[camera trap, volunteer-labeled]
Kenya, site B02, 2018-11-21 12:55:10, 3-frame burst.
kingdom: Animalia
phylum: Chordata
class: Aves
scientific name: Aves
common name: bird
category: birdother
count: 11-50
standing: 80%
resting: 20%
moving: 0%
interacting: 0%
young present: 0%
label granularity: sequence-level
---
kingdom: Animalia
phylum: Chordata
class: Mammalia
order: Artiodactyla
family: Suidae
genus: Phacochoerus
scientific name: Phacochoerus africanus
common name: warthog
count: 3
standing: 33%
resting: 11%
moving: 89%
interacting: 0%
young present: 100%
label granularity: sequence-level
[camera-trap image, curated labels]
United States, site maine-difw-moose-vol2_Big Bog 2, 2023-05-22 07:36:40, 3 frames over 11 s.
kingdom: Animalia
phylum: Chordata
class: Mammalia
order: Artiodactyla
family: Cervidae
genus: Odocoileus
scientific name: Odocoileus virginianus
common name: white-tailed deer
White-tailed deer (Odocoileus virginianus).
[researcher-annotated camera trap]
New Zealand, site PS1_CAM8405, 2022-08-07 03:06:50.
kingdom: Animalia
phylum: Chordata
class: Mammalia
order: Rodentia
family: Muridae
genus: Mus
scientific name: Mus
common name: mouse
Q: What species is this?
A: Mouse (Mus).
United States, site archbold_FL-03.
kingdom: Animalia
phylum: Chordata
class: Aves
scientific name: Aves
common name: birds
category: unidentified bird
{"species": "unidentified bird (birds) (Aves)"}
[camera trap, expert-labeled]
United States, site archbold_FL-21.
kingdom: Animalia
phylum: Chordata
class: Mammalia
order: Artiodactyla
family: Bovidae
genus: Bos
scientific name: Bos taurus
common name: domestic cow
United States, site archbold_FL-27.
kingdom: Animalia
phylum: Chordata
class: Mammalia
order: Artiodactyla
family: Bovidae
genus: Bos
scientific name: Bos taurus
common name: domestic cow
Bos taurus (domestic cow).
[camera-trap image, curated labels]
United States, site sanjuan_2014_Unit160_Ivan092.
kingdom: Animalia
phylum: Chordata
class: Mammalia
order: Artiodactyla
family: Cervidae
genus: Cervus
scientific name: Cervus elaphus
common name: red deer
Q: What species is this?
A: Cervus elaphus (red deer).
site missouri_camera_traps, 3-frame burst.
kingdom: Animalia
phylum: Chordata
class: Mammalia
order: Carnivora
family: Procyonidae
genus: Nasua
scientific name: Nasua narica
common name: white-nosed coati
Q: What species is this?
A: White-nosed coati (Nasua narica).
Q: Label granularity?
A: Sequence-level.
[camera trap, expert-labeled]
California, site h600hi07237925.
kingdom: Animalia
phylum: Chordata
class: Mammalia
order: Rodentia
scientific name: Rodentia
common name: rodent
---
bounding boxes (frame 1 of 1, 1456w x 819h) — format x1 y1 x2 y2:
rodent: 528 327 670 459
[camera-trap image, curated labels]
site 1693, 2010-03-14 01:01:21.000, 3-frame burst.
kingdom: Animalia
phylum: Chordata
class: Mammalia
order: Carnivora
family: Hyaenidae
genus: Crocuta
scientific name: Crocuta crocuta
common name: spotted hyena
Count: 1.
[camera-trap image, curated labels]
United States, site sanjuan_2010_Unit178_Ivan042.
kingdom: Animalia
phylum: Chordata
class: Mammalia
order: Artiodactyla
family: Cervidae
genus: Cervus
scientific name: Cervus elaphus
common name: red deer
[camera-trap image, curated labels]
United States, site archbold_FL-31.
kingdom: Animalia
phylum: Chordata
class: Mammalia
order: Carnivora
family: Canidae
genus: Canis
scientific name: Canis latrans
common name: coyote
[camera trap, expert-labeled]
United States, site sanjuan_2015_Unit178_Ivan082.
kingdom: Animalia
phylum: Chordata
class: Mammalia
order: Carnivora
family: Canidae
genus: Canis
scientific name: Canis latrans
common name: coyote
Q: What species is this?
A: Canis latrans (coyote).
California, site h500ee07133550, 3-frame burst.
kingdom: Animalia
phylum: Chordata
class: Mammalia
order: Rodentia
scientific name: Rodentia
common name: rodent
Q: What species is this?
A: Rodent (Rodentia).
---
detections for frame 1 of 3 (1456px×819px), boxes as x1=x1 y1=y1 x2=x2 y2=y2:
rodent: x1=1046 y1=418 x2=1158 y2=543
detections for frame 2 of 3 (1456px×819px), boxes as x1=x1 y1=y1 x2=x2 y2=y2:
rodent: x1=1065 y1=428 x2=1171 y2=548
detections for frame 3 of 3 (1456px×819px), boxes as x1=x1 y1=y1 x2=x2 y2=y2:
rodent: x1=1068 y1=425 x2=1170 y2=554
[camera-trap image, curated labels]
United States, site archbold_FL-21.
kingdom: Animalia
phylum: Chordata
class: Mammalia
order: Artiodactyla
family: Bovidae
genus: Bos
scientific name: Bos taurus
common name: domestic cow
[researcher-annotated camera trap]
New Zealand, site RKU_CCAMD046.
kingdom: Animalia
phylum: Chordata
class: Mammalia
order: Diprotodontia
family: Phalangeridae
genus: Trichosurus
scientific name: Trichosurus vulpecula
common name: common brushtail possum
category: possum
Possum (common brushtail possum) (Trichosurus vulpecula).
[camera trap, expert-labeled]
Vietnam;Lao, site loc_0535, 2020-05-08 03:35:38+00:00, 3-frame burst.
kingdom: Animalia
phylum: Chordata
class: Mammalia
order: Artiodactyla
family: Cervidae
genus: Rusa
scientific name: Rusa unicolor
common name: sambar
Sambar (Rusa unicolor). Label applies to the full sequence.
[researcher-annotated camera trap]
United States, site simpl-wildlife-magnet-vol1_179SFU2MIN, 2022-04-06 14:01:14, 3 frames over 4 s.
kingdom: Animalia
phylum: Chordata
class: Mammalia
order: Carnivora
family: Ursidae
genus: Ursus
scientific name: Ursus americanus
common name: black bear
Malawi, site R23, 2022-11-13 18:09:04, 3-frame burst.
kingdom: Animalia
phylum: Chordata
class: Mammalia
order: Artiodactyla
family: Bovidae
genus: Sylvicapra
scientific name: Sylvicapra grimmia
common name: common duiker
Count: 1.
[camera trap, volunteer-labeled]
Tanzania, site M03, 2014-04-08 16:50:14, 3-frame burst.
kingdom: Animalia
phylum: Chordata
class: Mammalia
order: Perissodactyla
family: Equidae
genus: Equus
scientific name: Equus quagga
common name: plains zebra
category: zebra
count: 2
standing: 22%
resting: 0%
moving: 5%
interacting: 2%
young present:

--- --- ---

_Task description_
In the listing, find all lines with the string "States" and copy them.

_Finished exercise_
United States, site maine-difw-moose-vol2_Big Bog 2, 2023-05-22 07:36:40, 3 frames over 11 s.
United States, site archbold_FL-03.
United States, site archbold_FL-21.
United States, site archbold_FL-27.
United States, site sanjuan_2014_Unit160_Ivan092.
United States, site sanjuan_2010_Unit178_Ivan042.
United States, site archbold_FL-31.
United States, site sanjuan_2015_Unit178_Ivan082.
United States, site archbold_FL-21.
United States, site simpl-wildlife-magnet-vol1_179SFU2MIN, 2022-04-06 14:01:14, 3 frames over 4 s.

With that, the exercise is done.